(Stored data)
=====

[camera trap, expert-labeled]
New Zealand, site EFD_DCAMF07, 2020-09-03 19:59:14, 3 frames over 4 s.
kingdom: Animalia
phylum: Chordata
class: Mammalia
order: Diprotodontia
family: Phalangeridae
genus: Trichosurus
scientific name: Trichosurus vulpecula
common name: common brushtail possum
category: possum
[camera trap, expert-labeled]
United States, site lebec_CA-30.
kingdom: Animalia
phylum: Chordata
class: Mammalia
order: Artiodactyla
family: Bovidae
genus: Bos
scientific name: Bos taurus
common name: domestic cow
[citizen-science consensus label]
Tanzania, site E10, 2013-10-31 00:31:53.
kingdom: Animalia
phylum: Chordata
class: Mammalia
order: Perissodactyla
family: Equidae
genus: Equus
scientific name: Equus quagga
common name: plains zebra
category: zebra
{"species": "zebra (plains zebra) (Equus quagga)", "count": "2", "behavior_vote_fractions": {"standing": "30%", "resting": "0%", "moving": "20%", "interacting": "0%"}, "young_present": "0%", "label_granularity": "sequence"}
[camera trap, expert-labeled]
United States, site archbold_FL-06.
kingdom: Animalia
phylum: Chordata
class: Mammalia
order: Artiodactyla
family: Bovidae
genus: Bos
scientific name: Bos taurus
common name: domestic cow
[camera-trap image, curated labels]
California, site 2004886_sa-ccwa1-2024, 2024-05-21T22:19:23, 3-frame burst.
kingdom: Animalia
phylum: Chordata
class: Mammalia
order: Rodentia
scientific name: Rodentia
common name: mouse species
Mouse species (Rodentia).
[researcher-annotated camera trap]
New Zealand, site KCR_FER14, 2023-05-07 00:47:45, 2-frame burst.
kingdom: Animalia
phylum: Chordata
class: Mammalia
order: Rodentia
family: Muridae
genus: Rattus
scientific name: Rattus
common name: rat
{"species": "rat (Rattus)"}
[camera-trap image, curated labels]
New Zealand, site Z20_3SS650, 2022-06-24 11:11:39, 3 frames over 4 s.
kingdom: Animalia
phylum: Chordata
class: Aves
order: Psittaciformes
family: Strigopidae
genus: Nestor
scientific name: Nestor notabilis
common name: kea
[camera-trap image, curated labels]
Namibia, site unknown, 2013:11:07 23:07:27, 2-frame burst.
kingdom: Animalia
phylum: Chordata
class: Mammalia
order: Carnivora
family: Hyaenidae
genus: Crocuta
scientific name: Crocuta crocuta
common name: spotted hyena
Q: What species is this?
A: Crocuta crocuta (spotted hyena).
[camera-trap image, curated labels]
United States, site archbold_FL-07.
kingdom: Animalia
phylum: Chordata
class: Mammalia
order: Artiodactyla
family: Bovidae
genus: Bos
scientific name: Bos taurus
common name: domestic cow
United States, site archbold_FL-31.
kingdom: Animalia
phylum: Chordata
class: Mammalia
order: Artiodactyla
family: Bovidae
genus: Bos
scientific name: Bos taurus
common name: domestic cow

=====

TASK STATEMENT: Give every entry again, character for character.

ANSWER BOX:
[camera trap, expert-labeled]
New Zealand, site EFD_DCAMF07, 2020-09-03 19:59:14, 3 frames over 4 s.
kingdom: Animalia
phylum: Chordata
class: Mammalia
order: Diprotodontia
family: Phalangeridae
genus: Trichosurus
scientific name: Trichosurus vulpecula
common name: common brushtail possum
category: possum
[camera trap, expert-labeled]
United States, site lebec_CA-30.
kingdom: Animalia
phylum: Chordata
class: Mammalia
order: Artiodactyla
family: Bovidae
genus: Bos
scientific name: Bos taurus
common name: domestic cow
[citizen-science consensus label]
Tanzania, site E10, 2013-10-31 00:31:53.
kingdom: Animalia
phylum: Chordata
class: Mammalia
order: Perissodactyla
family: Equidae
genus: Equus
scientific name: Equus quagga
common name: plains zebra
category: zebra
{"species": "zebra (plains zebra) (Equus quagga)", "count": "2", "behavior_vote_fractions": {"standing": "30%", "resting": "0%", "moving": "20%", "interacting": "0%"}, "young_present": "0%", "label_granularity": "sequence"}
[camera trap, expert-labeled]
United States, site archbold_FL-06.
kingdom: Animalia
phylum: Chordata
class: Mammalia
order: Artiodactyla
family: Bovidae
genus: Bos
scientific name: Bos taurus
common name: domestic cow
[camera-trap image, curated labels]
California, site 2004886_sa-ccwa1-2024, 2024-05-21T22:19:23, 3-frame burst.
kingdom: Animalia
phylum: Chordata
class: Mammalia
order: Rodentia
scientific name: Rodentia
common name: mouse species
Mouse species (Rodentia).
[researcher-annotated camera trap]
New Zealand, site KCR_FER14, 2023-05-07 00:47:45, 2-frame burst.
kingdom: Animalia
phylum: Chordata
class: Mammalia
order: Rodentia
family: Muridae
genus: Rattus
scientific name: Rattus
common name: rat
{"species": "rat (Rattus)"}
[camera-trap image, curated labels]
New Zealand, site Z20_3SS650, 2022-06-24 11:11:39, 3 frames over 4 s.
kingdom: Animalia
phylum: Chordata
class: Aves
order: Psittaciformes
family: Strigopidae
genus: Nestor
scientific name: Nestor notabilis
common name: kea
[camera-trap image, curated labels]
Namibia, site unknown, 2013:11:07 23:07:27, 2-frame burst.
kingdom: Animalia
phylum: Chordata
class: Mammalia
order: Carnivora
family: Hyaenidae
genus: Crocuta
scientific name: Crocuta crocuta
common name: spotted hyena
Q: What species is this?
A: Crocuta crocuta (spotted hyena).
[camera-trap image, curated labels]
United States, site archbold_FL-07.
kingdom: Animalia
phylum: Chordata
class: Mammalia
order: Artiodactyla
family: Bovidae
genus: Bos
scientific name: Bos taurus
common name: domestic cow
United States, site archbold_FL-31.
kingdom: Animalia
phylum: Chordata
class: Mammalia
order: Artiodactyla
family: Bovidae
genus: Bos
scientific name: Bos taurus
common name: domestic cow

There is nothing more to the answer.